Data block
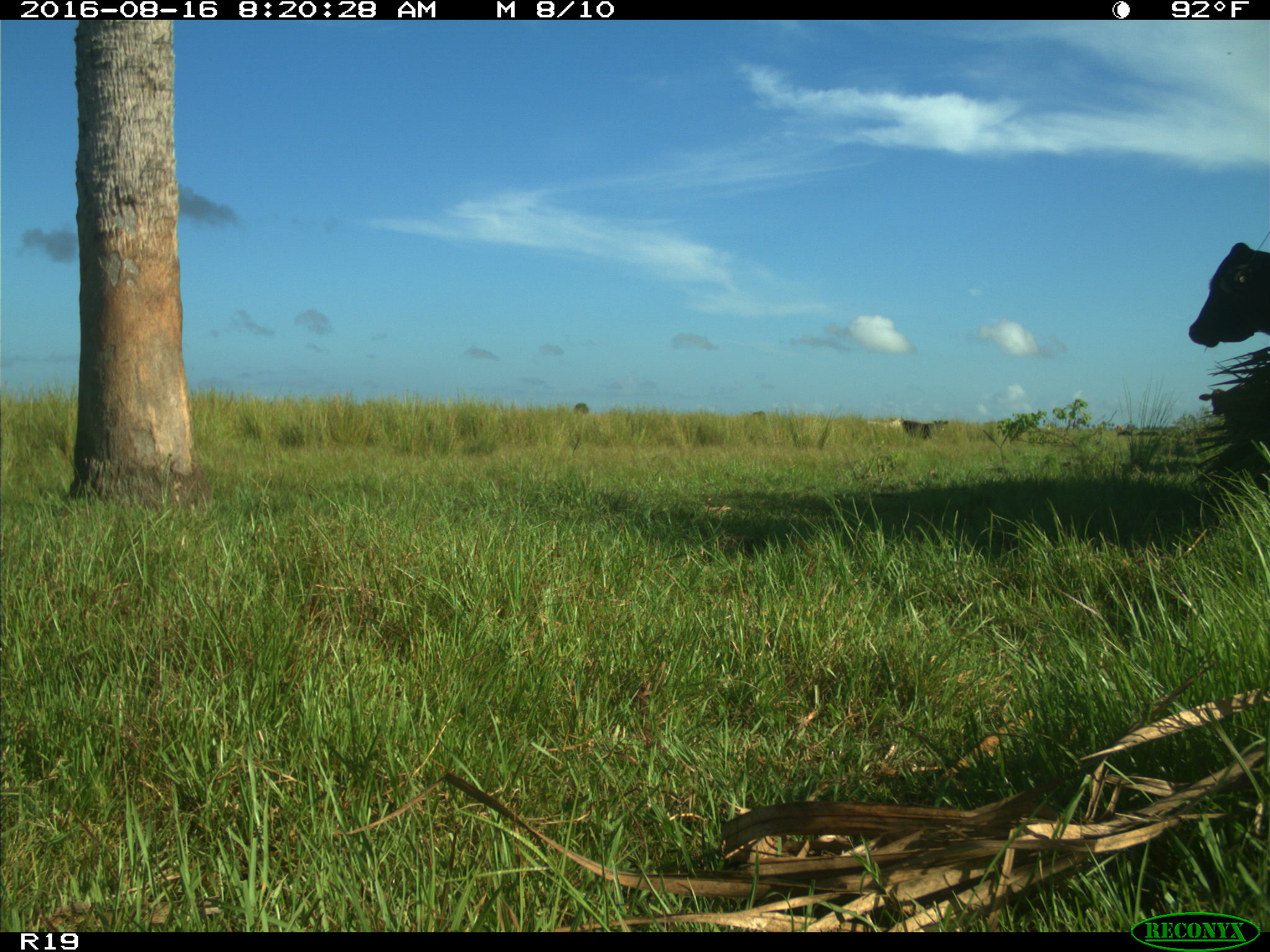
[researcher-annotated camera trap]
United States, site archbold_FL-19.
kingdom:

The task
Would you copy out all the data exactly, without the images?

Task output
[researcher-annotated camera trap]
United States, site archbold_FL-19.
kingdom:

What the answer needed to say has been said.